* **Problem requirements**
Go to the line holding "Villa loved beach" in the entries below and write out exactly every line down to and including the line holding "Chery Tiggo 7 PLUS — Фото автомобиля 14".

* **Data provided**
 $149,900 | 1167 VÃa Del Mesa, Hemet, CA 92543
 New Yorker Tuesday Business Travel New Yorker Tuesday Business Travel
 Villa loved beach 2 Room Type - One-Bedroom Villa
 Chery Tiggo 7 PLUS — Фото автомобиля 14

---

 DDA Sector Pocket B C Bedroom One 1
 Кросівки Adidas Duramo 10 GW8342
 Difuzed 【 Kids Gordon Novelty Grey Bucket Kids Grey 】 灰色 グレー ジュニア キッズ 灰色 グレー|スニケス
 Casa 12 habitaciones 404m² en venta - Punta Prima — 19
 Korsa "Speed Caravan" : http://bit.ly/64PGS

* **Response below**
 Villa loved beach 2 Room Type - One-Bedroom Villa
 Chery Tiggo 7 PLUS — Фото автомобиля 14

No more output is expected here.